Harvest: Adaptive Photonic Switching Schedules for Collective Communication in Scale-up Domains
arXiv:2602.09188v1 Announce Type: new
Abstract: As chip-to-chip silicon photonics gain traction for their bandwidth and energy efficiency, their circuit-switched nature raises a fundamental question for collective communication: when and how should the interconnect be reconfigured to realize these benefits? Establishing direct optical paths can reduce congestion and propagation delay, but each reconfiguration incurs non-negligible overhead, making naive per-step reconfiguration impractical.
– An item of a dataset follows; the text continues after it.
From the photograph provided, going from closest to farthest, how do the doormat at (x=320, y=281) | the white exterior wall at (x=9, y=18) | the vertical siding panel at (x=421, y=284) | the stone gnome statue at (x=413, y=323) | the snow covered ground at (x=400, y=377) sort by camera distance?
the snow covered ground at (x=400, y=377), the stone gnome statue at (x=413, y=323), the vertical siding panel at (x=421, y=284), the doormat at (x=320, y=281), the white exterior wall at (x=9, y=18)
We present Harvest, a systematic approach for synthesizing topology reconfiguration schedules that minimize collective completion time in photonic interconnects. Given a collective communication algorithm and its fixed communication schedule, Harvest determines how the interconnect should evolve over the course of the collective, explicitly balancing reconfiguration delay against congestion and propagation delay. We reduce the synthesis problem into a dynamic program with an underlying topology optimization subproblem and show that the approach applies to arbitrary collective communication algorithms. Furthermore, we exploit the algorithmic structure of a well-known AllReduce algorithm (Recursive Doubling) to synthesize optimal reconfiguration schedules without using any optimizers. By parameterizing the formulation using reconfiguration delay, Harvest naturally adapts to various photonic technologies. Using packet-level and flow-level evaluations, as well as hardware emulation on commercial GPUs, we show that the schedules synthesized by Harvest significantly reduce collective completion time across multiple collective algorithms compared to static interconnects and reconfigure-every-step baselines.